Written task: Begin at the line that contains "How far from" and stop after the line that contains "3. (2) pixel 153 130". Reproduce every line in that span, scaling each distance and coordinate in the answers by 1.05 and rounding to the original number of decimal places (halves round up), and leave everything outside the answers unchanged.

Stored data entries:
==*==
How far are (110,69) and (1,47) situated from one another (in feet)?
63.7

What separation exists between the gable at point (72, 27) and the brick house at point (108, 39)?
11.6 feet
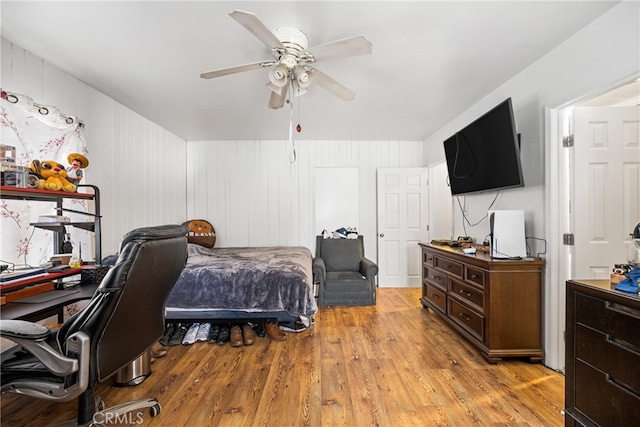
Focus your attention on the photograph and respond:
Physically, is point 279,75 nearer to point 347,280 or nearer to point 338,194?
point 347,280

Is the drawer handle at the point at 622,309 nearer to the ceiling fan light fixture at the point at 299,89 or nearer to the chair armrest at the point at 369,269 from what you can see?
the ceiling fan light fixture at the point at 299,89

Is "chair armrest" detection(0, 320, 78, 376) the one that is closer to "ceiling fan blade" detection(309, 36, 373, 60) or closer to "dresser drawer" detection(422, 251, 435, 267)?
"ceiling fan blade" detection(309, 36, 373, 60)

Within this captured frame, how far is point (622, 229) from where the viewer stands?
216 centimetres

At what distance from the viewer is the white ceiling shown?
70.8 inches

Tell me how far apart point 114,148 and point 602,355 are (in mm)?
4323

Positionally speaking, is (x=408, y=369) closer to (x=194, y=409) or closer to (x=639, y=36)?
(x=194, y=409)

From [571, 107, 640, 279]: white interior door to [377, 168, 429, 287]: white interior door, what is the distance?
9.23ft

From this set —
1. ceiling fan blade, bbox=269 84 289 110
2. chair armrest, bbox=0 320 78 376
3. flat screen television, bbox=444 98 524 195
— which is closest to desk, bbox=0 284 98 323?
chair armrest, bbox=0 320 78 376

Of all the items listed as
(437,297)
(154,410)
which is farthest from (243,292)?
(437,297)

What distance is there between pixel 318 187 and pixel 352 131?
1146mm

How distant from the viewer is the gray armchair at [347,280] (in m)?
3.98

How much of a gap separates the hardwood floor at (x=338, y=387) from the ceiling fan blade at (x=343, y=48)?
222 cm

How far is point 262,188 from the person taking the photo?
523cm

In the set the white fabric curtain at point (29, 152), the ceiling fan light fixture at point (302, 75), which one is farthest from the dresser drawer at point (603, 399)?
the white fabric curtain at point (29, 152)
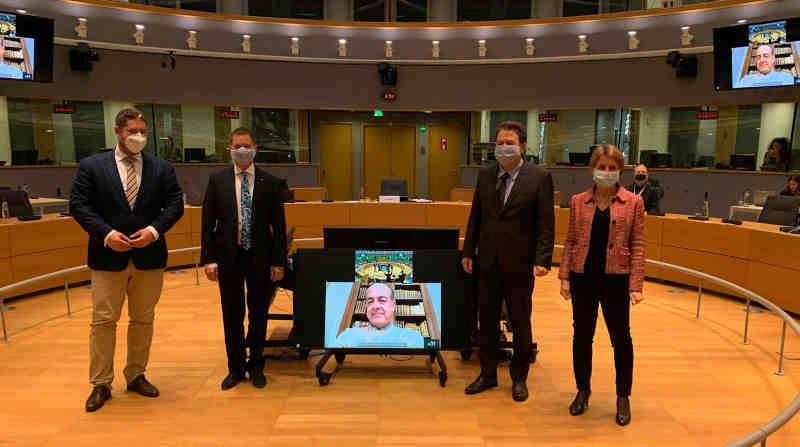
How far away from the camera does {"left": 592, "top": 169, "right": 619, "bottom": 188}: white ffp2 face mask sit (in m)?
2.81

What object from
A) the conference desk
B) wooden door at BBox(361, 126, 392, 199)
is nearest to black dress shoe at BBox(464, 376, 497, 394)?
the conference desk

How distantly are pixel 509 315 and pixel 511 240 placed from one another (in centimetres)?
53

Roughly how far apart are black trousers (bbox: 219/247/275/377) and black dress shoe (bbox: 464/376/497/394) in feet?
4.75

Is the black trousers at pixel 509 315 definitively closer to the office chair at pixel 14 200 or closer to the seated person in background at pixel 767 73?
the office chair at pixel 14 200

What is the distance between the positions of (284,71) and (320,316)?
26.0 ft

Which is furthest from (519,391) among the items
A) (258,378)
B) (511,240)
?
(258,378)

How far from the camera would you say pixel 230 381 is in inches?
135

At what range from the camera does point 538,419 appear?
10.00 feet

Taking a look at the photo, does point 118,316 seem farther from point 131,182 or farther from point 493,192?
point 493,192

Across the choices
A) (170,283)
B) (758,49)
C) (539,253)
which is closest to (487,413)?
(539,253)

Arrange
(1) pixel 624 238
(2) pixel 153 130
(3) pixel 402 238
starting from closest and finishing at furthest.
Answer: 1. (1) pixel 624 238
2. (3) pixel 402 238
3. (2) pixel 153 130

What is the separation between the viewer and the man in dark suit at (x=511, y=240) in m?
3.14

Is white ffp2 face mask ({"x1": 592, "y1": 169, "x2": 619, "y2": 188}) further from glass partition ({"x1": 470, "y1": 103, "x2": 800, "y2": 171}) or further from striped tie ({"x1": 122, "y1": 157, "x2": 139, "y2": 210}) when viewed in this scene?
glass partition ({"x1": 470, "y1": 103, "x2": 800, "y2": 171})

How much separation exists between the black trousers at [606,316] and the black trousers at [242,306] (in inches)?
79.1
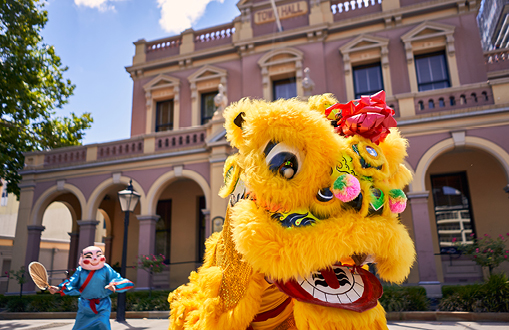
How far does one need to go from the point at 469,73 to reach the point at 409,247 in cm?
1171

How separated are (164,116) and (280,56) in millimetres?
5398

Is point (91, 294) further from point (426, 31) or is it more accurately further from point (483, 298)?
point (426, 31)

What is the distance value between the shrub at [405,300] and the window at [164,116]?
406 inches

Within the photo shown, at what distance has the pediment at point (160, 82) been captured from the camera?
14.9m

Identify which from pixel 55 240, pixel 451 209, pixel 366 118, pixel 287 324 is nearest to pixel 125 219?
pixel 287 324

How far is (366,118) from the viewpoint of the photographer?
7.12 feet

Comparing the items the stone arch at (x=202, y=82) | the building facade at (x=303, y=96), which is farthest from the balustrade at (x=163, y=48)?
the stone arch at (x=202, y=82)

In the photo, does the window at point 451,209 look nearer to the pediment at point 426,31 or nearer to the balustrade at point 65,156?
the pediment at point 426,31

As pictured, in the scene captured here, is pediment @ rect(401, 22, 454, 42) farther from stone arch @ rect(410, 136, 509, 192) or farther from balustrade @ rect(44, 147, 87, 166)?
balustrade @ rect(44, 147, 87, 166)

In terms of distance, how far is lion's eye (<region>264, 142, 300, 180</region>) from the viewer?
1969 mm

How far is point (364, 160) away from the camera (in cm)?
208

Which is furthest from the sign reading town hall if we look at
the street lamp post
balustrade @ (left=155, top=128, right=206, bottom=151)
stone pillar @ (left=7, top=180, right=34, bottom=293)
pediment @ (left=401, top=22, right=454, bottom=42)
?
stone pillar @ (left=7, top=180, right=34, bottom=293)

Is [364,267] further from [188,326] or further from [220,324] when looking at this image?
[188,326]

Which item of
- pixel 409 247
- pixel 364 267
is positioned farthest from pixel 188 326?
pixel 409 247
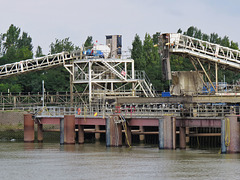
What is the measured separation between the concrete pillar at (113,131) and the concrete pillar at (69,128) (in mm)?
5729

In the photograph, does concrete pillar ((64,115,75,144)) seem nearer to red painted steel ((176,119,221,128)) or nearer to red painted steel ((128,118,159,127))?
red painted steel ((128,118,159,127))

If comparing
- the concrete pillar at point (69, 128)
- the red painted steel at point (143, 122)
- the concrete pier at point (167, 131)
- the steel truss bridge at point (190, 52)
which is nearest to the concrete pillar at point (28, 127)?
the concrete pillar at point (69, 128)

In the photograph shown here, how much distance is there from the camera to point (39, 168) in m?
53.4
==*==
Exercise solution:
How far from the camera would you say pixel 230 381 is in inches?
142

At what range from the camera does point 538,419 appear?
10.50 feet

Taking a look at the photo, does point 118,316 seem farther from point 131,182 or farther from point 493,192?
point 518,202

Across the choices
A) (170,283)
B) (758,49)
C) (539,253)
which is closest to (487,413)?
(566,266)

Arrange
(1) pixel 624 238
(2) pixel 153 130
(3) pixel 402 238
starting from closest and finishing at furthest.
Answer: 1. (1) pixel 655 250
2. (3) pixel 422 250
3. (2) pixel 161 137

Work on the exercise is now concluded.